PASSAGE TO READ:
Sometimes it takes a knowlegeable visitor, who once experienced

America's former greatness, to travel through our Republic and be

shocked by the ineptitude and passivity of the progressive left.

 

And his key finding,which I also deeply sense, is that a clear

majority of the American public want another choice versus the

policies of George Bush and Dick Cheney ~ but there are few political

leaders who have the courage to offer that choice.

 

Bernard-Henry Lévy, the French philosopher, bemoans " the semi-comatose

state in which I found the American left " in the course of his journey

through America ~ and files this letter of deep concern.(Courtesy of

Mark Jensen )

 

Allen L Roland

 

A LETTER TO THE AMERICAN LEFT

 

By Bernard-Henry Lévy

Translated from the original French by Charlotte Mandell

 

The Nation

February 27, 2006 (posted Feb. 8)

 

http://www.thenation.com/doc/20060227/levy

 

Nothing made a more lasting impression during my journey through

America than the semi-comatose state in which I found the American left.

 

I know, of course, that the term " left " does not have the same meaning

and ramifications here that it does in France.

 

And I cannot count how many times I was told there has never been an

authentic " left " in the United States, in the European sense.

 

But at the end of the day, my progressive friends, you may coin ideas

in whichever way you like. The fact is: You do have a right. This

right, in large part thanks to its neoconservative battalion, has

brought about an ideological transformation that is both substantial

and striking.

EXERCISE PROMPT: Reproduce the passage on the American left word for word, from "February 27, 2006" up to and including "the American left.".

DATA SHOWN:

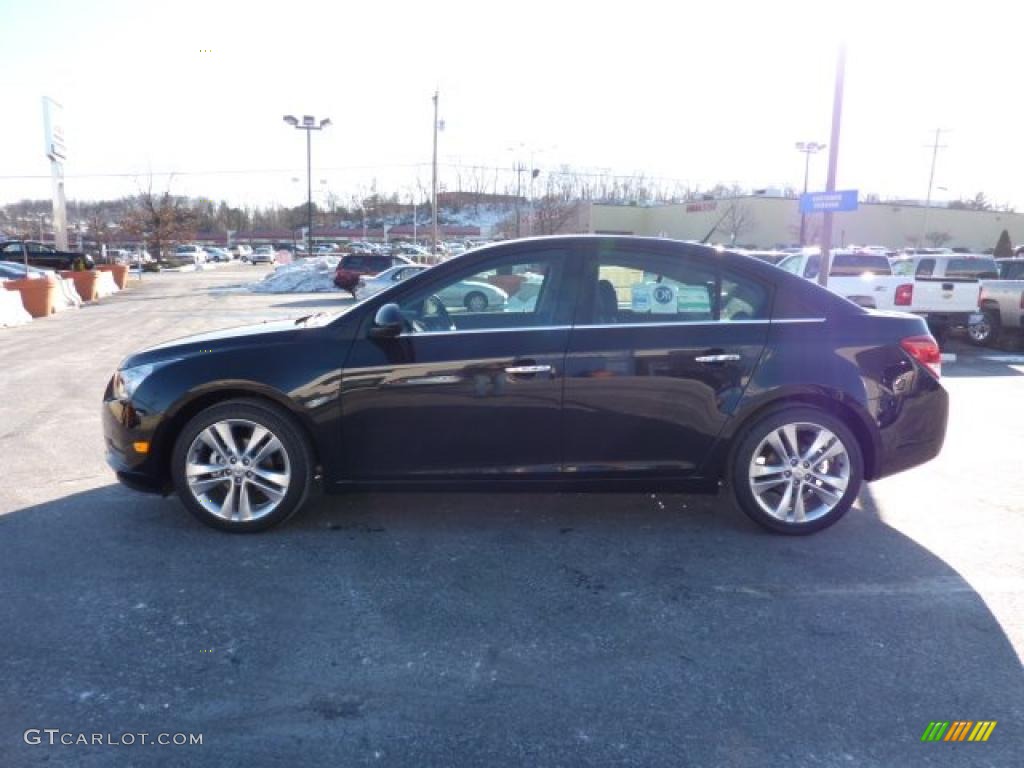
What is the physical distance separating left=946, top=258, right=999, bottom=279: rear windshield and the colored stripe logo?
13058 millimetres

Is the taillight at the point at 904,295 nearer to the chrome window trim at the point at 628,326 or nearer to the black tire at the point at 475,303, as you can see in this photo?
the chrome window trim at the point at 628,326

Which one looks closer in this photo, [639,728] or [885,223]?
[639,728]

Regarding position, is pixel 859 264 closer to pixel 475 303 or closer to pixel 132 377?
pixel 475 303

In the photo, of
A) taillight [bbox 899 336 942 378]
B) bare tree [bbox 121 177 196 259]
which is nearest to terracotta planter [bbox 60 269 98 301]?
taillight [bbox 899 336 942 378]

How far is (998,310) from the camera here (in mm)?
13773

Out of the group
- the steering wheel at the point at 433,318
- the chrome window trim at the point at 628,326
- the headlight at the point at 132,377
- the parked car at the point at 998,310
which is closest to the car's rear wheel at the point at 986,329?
the parked car at the point at 998,310

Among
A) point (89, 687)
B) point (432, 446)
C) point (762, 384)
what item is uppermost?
point (762, 384)

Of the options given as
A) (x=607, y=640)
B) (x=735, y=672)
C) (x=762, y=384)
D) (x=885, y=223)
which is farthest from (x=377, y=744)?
(x=885, y=223)

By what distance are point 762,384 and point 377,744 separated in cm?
277

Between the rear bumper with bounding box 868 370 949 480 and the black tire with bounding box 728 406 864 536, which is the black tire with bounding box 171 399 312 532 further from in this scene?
the rear bumper with bounding box 868 370 949 480

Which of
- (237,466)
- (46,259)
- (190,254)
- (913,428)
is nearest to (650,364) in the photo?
(913,428)

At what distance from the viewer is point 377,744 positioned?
255 cm

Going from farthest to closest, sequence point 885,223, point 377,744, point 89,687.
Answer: point 885,223 < point 89,687 < point 377,744

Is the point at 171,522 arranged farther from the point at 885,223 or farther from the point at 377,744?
the point at 885,223
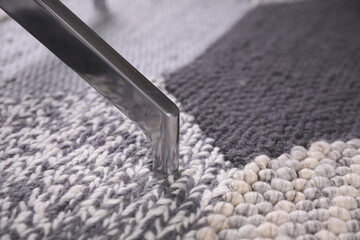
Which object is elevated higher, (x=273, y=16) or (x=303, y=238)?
(x=273, y=16)

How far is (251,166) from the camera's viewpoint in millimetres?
340

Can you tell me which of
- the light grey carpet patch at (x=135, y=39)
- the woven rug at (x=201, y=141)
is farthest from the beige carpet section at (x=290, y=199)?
the light grey carpet patch at (x=135, y=39)

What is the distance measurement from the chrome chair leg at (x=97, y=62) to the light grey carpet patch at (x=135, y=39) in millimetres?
165

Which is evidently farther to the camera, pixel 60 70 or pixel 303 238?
pixel 60 70

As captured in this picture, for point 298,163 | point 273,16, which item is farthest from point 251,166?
point 273,16

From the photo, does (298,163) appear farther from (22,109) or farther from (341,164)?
(22,109)

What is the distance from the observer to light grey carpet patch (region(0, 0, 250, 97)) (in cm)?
47

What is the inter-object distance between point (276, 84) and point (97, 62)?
248mm

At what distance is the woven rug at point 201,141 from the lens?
293 mm

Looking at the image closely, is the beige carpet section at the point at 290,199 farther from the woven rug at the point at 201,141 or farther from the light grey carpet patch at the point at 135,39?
the light grey carpet patch at the point at 135,39

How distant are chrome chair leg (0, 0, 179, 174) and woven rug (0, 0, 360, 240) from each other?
2.4 inches

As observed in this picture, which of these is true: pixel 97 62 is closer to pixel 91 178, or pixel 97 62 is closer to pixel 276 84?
pixel 91 178

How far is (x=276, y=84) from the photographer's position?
462mm

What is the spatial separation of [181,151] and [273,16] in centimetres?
37
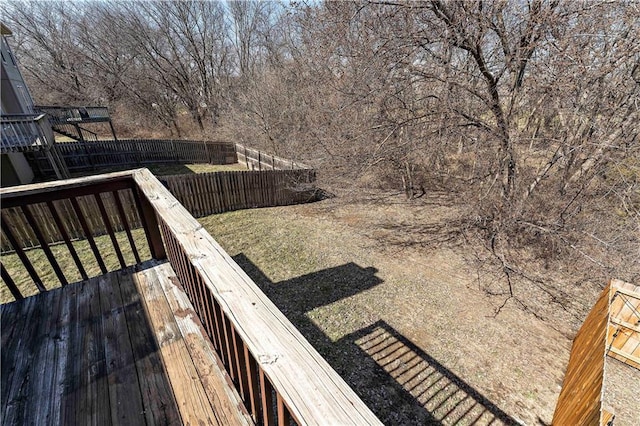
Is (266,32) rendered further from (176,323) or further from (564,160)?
(176,323)

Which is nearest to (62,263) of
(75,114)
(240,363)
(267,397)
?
(240,363)

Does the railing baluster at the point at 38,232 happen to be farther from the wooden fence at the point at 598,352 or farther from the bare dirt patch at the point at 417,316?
the wooden fence at the point at 598,352

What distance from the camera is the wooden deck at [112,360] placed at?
4.58 feet

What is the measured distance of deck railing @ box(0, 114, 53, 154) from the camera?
23.5 feet

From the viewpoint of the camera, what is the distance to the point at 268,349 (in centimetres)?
86

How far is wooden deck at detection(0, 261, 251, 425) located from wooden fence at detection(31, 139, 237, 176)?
465 inches

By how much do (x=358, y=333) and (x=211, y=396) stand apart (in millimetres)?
2985

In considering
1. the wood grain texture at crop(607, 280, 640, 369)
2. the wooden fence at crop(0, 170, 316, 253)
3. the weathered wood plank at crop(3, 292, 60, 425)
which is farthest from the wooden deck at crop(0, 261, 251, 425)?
the wooden fence at crop(0, 170, 316, 253)

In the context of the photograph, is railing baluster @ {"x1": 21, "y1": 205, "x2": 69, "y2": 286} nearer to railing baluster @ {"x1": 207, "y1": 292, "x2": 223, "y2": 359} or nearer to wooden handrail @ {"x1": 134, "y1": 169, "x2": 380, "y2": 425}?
wooden handrail @ {"x1": 134, "y1": 169, "x2": 380, "y2": 425}

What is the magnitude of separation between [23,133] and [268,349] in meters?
10.8

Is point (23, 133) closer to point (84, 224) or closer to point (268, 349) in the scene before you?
point (84, 224)

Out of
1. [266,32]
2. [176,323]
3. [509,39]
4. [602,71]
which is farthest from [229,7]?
[176,323]

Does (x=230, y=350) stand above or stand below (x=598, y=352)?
above

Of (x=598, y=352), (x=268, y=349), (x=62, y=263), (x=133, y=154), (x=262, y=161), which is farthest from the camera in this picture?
(x=133, y=154)
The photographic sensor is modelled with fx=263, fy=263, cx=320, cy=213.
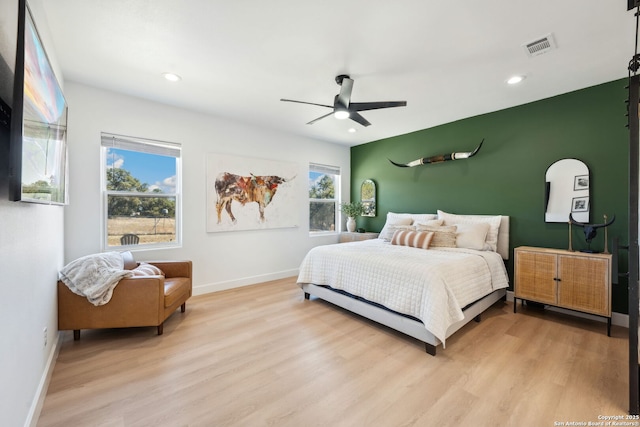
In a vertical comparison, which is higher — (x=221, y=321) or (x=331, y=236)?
(x=331, y=236)

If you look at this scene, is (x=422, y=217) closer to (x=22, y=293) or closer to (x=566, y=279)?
(x=566, y=279)

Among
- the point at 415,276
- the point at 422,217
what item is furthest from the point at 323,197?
the point at 415,276

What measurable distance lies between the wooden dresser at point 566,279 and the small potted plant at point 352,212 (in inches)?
111

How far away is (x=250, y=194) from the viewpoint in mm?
4242

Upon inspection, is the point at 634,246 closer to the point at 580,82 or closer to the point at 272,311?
the point at 580,82

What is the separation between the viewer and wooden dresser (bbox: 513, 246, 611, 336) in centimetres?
261

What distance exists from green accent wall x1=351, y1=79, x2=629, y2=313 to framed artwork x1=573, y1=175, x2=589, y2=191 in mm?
68

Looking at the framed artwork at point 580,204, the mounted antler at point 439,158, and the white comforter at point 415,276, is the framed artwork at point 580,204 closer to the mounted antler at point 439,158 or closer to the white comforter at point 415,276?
the white comforter at point 415,276

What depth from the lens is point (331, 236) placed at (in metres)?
5.46

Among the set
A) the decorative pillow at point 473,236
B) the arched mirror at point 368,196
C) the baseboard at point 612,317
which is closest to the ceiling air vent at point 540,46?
the decorative pillow at point 473,236

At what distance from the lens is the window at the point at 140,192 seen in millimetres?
3163

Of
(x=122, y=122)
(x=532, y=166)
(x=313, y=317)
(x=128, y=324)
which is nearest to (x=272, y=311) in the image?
(x=313, y=317)

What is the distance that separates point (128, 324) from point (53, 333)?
1.64 ft

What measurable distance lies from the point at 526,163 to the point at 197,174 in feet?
14.7
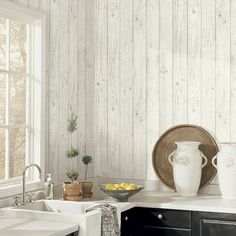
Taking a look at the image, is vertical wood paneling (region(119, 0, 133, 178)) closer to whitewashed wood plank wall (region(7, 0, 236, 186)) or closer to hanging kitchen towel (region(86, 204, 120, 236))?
whitewashed wood plank wall (region(7, 0, 236, 186))

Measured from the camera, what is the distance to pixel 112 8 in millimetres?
4414

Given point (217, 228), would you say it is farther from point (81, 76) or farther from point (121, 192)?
point (81, 76)

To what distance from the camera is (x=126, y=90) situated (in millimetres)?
4359

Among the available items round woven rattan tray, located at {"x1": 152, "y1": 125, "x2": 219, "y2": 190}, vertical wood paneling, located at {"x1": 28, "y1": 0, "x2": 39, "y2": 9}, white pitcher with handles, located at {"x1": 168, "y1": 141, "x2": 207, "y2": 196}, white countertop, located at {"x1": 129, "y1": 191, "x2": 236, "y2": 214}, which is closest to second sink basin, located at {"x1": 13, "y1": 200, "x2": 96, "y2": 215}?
white countertop, located at {"x1": 129, "y1": 191, "x2": 236, "y2": 214}

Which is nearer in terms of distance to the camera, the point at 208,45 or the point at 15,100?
the point at 15,100

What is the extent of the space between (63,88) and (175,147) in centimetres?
99

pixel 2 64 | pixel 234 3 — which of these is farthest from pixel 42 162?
pixel 234 3

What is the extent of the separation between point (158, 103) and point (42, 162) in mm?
1100

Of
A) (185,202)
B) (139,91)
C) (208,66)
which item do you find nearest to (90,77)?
(139,91)

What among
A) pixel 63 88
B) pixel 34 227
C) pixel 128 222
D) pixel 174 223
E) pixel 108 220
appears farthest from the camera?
pixel 63 88

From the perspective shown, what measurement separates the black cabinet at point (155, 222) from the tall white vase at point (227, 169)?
43cm

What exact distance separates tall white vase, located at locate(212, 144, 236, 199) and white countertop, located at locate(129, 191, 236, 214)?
0.26 ft

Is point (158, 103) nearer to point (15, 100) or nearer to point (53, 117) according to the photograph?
point (53, 117)

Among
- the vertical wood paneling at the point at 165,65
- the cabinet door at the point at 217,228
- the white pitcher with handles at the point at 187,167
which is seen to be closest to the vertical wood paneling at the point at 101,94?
the vertical wood paneling at the point at 165,65
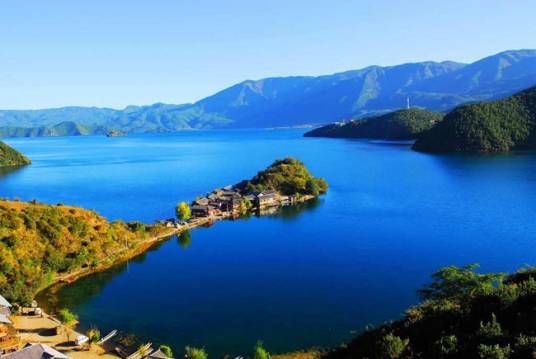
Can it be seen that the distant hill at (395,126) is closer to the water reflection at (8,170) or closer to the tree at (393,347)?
the water reflection at (8,170)

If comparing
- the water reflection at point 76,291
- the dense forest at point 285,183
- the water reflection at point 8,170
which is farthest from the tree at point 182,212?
the water reflection at point 8,170

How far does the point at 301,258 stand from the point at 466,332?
18.6 m

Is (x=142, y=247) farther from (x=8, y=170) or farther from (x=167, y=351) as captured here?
(x=8, y=170)

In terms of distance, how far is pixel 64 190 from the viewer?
198ft

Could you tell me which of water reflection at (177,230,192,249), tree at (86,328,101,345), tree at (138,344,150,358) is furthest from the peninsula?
tree at (138,344,150,358)

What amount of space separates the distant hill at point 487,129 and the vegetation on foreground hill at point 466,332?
8864 cm

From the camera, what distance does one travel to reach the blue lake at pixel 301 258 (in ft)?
67.4

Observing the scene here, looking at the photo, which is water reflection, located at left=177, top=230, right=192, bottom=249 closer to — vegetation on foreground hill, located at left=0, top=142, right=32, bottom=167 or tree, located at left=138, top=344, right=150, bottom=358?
tree, located at left=138, top=344, right=150, bottom=358

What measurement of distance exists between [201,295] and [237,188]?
2877cm

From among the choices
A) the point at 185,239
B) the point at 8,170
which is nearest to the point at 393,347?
the point at 185,239

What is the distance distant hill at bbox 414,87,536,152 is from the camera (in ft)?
309

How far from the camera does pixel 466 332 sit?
1145cm

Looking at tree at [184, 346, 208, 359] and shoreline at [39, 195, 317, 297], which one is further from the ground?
shoreline at [39, 195, 317, 297]

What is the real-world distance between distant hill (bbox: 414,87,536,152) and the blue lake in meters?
33.0
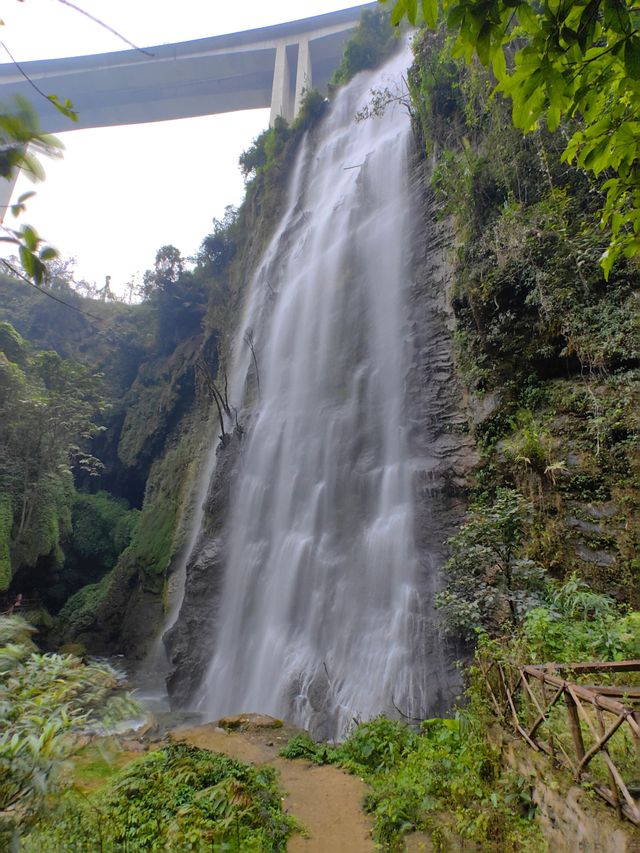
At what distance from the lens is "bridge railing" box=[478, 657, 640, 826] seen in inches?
111

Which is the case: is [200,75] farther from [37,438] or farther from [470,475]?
[470,475]

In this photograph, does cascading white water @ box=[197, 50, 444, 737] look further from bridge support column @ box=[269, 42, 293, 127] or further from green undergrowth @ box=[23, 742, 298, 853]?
bridge support column @ box=[269, 42, 293, 127]

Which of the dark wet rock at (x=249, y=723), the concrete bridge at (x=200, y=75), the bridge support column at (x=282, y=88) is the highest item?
A: the concrete bridge at (x=200, y=75)

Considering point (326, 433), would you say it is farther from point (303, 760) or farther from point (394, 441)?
point (303, 760)

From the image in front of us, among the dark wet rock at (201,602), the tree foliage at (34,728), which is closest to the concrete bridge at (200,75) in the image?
the dark wet rock at (201,602)

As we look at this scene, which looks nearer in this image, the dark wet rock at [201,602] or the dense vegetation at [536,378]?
the dense vegetation at [536,378]

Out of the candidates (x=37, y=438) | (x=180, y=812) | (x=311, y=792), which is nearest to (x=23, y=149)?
(x=180, y=812)

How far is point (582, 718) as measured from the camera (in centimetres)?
368

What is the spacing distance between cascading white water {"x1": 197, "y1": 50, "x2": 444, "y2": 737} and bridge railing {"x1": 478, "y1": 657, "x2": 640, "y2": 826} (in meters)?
3.29

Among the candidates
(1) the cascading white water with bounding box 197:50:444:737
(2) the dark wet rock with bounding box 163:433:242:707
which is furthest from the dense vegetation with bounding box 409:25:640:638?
(2) the dark wet rock with bounding box 163:433:242:707

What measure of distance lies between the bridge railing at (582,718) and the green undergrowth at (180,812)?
2.40m

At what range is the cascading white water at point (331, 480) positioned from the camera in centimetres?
866

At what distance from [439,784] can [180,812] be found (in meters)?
2.40

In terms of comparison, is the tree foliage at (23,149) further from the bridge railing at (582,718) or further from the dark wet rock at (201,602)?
the dark wet rock at (201,602)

ANSWER SECTION:
February 27, 2006 (posted Feb. 8)

 

http://www.thenation.com/doc/20060227/levy

 

Nothing made a more lasting impression during my journey through

America than the semi-comatose state in which I found the American left.